* Excerpted passage *
++++++++++++++++++++
Jan 07, 2014 12:45
It's been two years since my last post! I have changed so much in the past few years that I really should start a whole new blog, but I figured I'd go with the lazy option and just change the look of my LJ :) Besides, I like this username. It doesn't matter if no one's going to read this - I'm just updating for my own benefit, because it feels good to just write some words about my life and thoughts every now and then.
My life has become a lot about exercise. I joined the gym chain SATS (a Swedish chain also present in Norway and Finland), and I absolutely love it. I have discovered that I am able to do things I had never dreamed of, and this past year has been full of self-discovery. I've basically gotten to know myself much, much better and really feel that I have grown up and embraced who I am as a person. I guess you could say I didn't like myself before. It took me a really long time to grow up. I am finally excited about who I am. I have stopped worrying and feeling anxious about everything - that's a great thing. I have more confidence, and feel more relaxed about life in general.
I actually just returned from Singapore yesterday. Morten is spending the next five months there as part of his second Master's degree, and I traveled down with him. We also celebrated New Year's in Singapore with his room-mate and the room-mate's girlfriend and took a mini road trip with them on the west coast of Malaysia. That was pretty great. Nothing was really planned, and we had a lot of wonderful experiences with local people, food and culture. Melaka was wonderful. We were even spontaneously invited to a Malay wedding, which was incredible. Those people were so hospitable and nice. If we are Facebook friends, you have probably seen the picture Marta posted from the wedding.
++++++++++++++++++++
* Data block *
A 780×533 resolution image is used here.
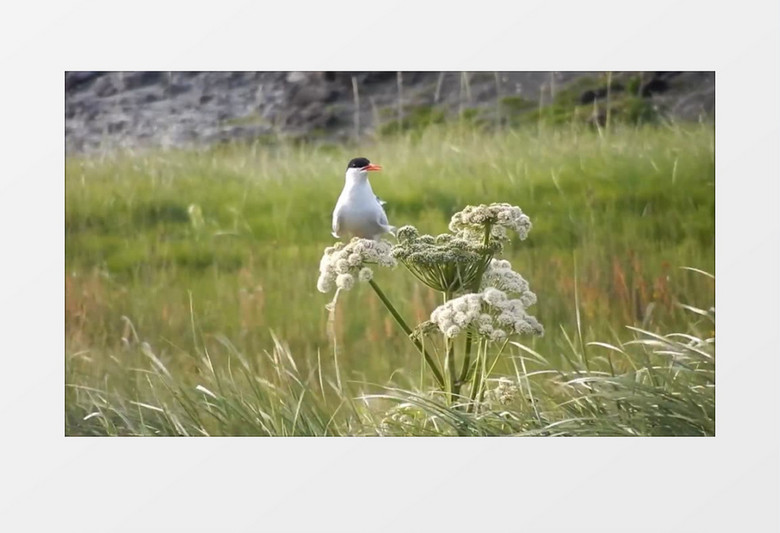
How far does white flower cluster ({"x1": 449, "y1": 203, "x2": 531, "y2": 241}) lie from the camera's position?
16.1ft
++++++++++++++++++++
* Written tasks *
A - Reproduce a section of the blog post word for word, starting at the words "Jan 07, 2014" and ending after "now and then.".
B - Carry on the blog post about exercise and the trip to Singapore, picking up after its final sentence.
The material has nothing to do with what comes next.

* Responses for each task *
A -
Jan 07, 2014 12:45
It's been two years since my last post! I have changed so much in the past few years that I really should start a whole new blog, but I figured I'd go with the lazy option and just change the look of my LJ :) Besides, I like this username. It doesn't matter if no one's going to read this - I'm just updating for my own benefit, because it feels good to just write some words about my life and thoughts every now and then.

B -
Saying goodbye to Morten was way harder than I had anticipated - I had kept thinking "it's just five months", but saying goodbye to the person you love and have spent the last twelve years with, is by no means easy. We both cried, and it just felt wrong. I felt like throwing up. The trip itself went OK - it was actually my first time flying alone! The 8-hour stopover in Doha was a pain - I tried to get some rest in the Quiet Zone, but those reclining chairs really aren't very comfortable. I spent 3 hours tangled in my earplugs cable and two ill-fitting blankets while listening to MIndy Kaling's "Is everyone hanging out without me?", which is very enjoyable, but the rest of the experience really was not. I think I slept for about an hour. Anyway, it wasn't tough or emotional until I got on the last plane, from Doha to Oslo. Then the waterworks came on. Landing in Oslo alone was so strange - we have landed there so many times after our numerous adventures together, all over the world. I really wanted to just take a cab home, but decided to be economical and take the bus. I was home around 5 pm - managed to stay up until about 9, then I just had to surrender to sleep. Up again around 6 am. Managed to do some laundry and start unpacking. Later today I am hitting the gym again, for the first time since Dec 27. I am dreading the effect these exercise-free days will have had on my body - in my experience it doesn't take long for the fitness level to drop. I am taking one of the tougher classes with a very demanding instructor - usually I love it, but now I think it might be dreadful! I want to get going again now, so I'm just going to throw myself into it and hopefully get back into my groove within a few days.
Oops, my laptop ran out of battery, fortunately I didn't lose my entry. I desperately want to nap, but think I should stay up to try to fix my jetlag as much as possible. Back to work tomorrow - feels impossible, but it's usually easier than I think it's going to be once I get started.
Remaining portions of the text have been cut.